Overcoming a Zookeeper Problem on Mesos

This week I dealt with an interesting problem at a client dealing with Zookeeper failures and Mesos. The previous week, there was an issue with heavy utilization on the cluster that led to certain services misbehaving. Other people on the client’s development team were trying to take action to rectify the situation and rather than just getting rid of the abusive service that was causing so much trouble, they decided to attack things they thought were problems with the infrastructure. Eventually, somebody thought maybe Zookeeper was having issues and so they went and stopped all of the Zookeeper nodes on this particular cluster and they deleted all of their data.

Anybody that has not seen what happens when Zookeeper’s data is obliterated for live cluster - its a trainwreck.

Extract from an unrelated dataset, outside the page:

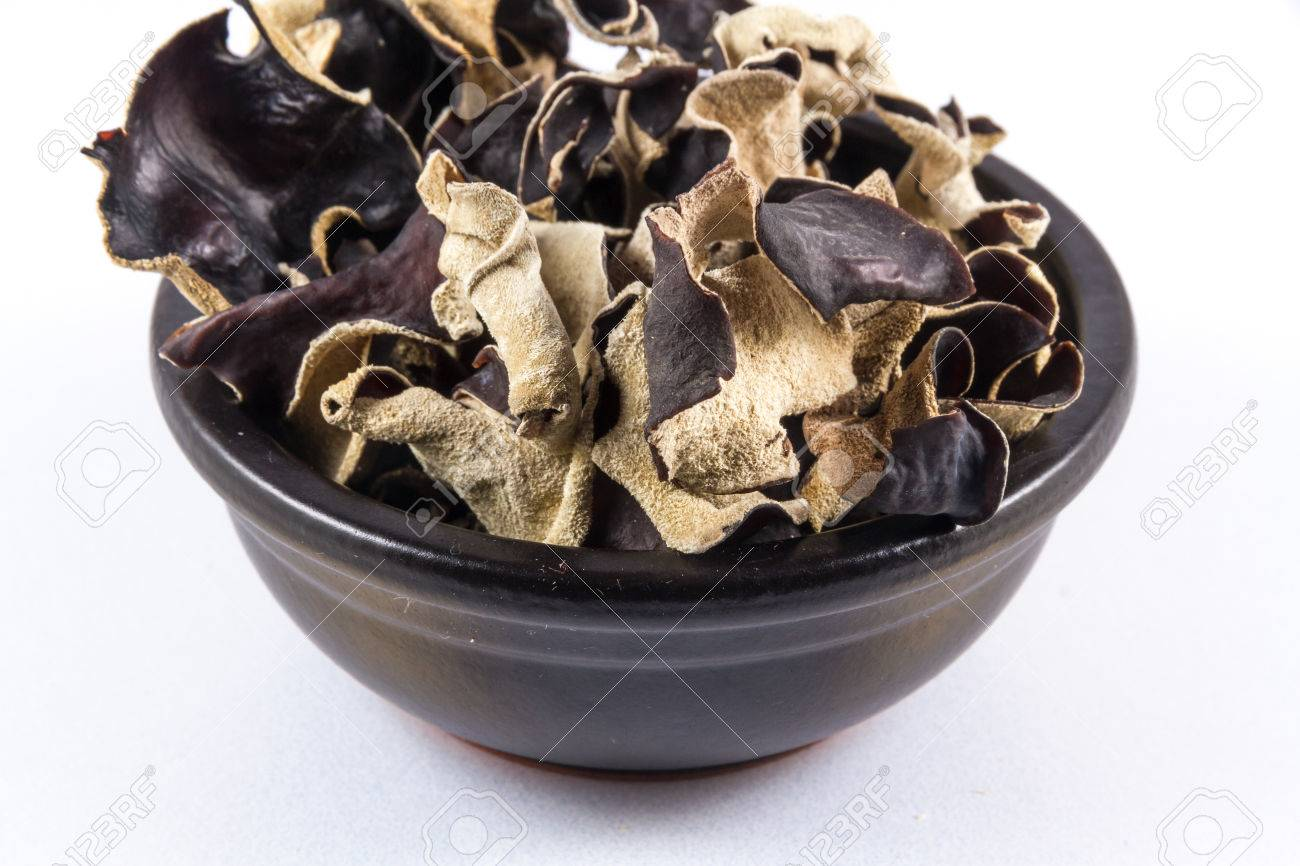 Black Ceramic Bowl With Dried Mushrooms Piled In, Auricularia ...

It is a bad idea, you should never do it. The person that killed Zookeeper said they knew that they had just made a terrible mistake immediately after they did it. They restored things the best they could, and everything seemed to be limping along this week. One day this week, someone observed some strange behavior on the Mesos cluster. One of the services was refusing to start, and Spark Drivers were not able to start Spark Workers. There were crazy log events that were spooling through Mesos. The only difference I noticed was that leader election occurred - when one of the standby Mesos masters are promoted to master.

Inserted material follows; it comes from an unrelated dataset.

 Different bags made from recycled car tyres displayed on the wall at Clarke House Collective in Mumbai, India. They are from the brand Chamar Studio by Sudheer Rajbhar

Upon inspection of coordination efforts, it looked like Zookeeper and Mesos were still out of sync. State information was not being handed off to that newly promoted master. So, I realized that Mesos had never been restarted since that fateful event last week involving the killing of Zookeeper. It seemed that the best option was to stop all of Mesos: Mesos slaves and Mesos masters as well as stopping any Mesos frameworks. Once the cluster was quiet, I had to worry about Docker.

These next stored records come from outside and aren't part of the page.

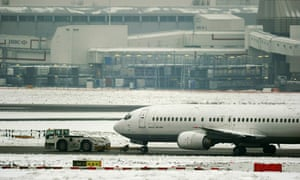 A grounded aircraft in snow at Heathrow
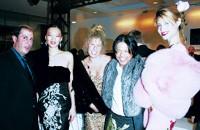 Saga Furs' Charles Ross, left, with Zang Toi and models.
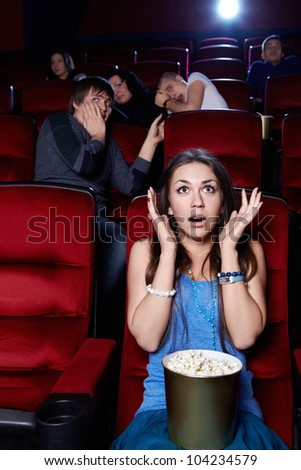 Surprised by the girl at the cinema - stock photo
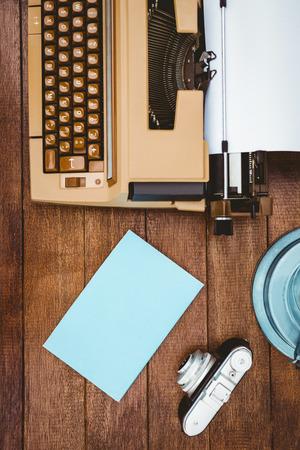 maquina de escribir: Vista de una vieja m�quina de escribir y la c�mara en el escritorio de madera Foto de archivo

We primarily use Docker as the executor for Mesos. That means that when services are started or stopped, Mesos slave has to communicate with Docker executor inside of Mesos 0.20, which then needs to communicate with Docker daemon in order to get the service to stop. Since Mesos was in a bad state, then that did not actually happen.

Something else that I learned from this: if you are using a Docker based infrastructure, restarting Mesos alone is not enough. To recover from this sort of thing, you actually have to go and manually stop all Docker containers that are left behind - essentially orphaned by the shutdown of Mesos. Mesos is no longer managing them properly. This is obviously an opportunity to write some sort of helper script or helper job that gets initiated by the upstart job that is used to start and stop Mesos slave. I actually had to go and stop all of those Docker containers. Without doing so, we would have had duplicate data producing jobs running, which Mesos would no longer have visibility of.

Once all of those Docker containers were stopped, I started up mesos-master on every node, followed by starting up mesos-slave on all every node. I was able to verify through the Mesos Web UI, :5050, that the correct number of slaves were running. Finally, I started back up Marathon - which immediately begins restoring all the services it was previous running.

In summary: I started up each of the Mesos masters, then each of the Mesos slaves, and finally Marathon. That allowed Mesos to properly initialize its information on the Zookeeper path (Mesos uses /mesos by default on Zookeeper), and get all of its state information reset. At that point everything began to work properly.